Flags: --port N, --stdio, --expose NAME (repeatable), -h/--help, -V/--version. Hand-rolled CLI parser, zero new dependencies.
Same agent, three deployment modes; each is one line of glue away from the next:
| Mode | Glue | Where it runs | Who can call it |
|---|---|---|---|
| Library | agent<IN, OUT>("...") { skills { ... } } |
In your JVM, in-process | Your Kotlin code, fully typed |
| Hosted | + McpServer.from(agent) { expose("...") }.start() |
In your JVM, plus an MCP endpoint | Internal callers (typed) AND any MCP client |
| Autonomous | fun main(args) = exitProcess(McpRunner.serve(agent, args)) |
Its own process / JAR / Docker / native binary | Any MCP client, anywhere |
You don't pick once — you can eject the agent into autonomy when independent scale matters. See Agent Deployment Modes for the full progression and tradeoffs.
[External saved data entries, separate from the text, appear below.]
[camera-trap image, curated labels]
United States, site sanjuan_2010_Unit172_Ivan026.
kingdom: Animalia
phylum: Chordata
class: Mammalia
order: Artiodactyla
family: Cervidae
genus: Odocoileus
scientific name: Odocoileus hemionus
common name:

See the MCP Integration wiki page for the full DSL surface, lower-level McpClient factories, in-process mock servers for hermetic tests, and protocol-version handling.
Any agent served over MCP can simultaneously be served over A2A — different protocol shapes of the same instance (skills-as-tools vs one typed agent endpoint). See a2a.md → Serving MCP and A2A side by side.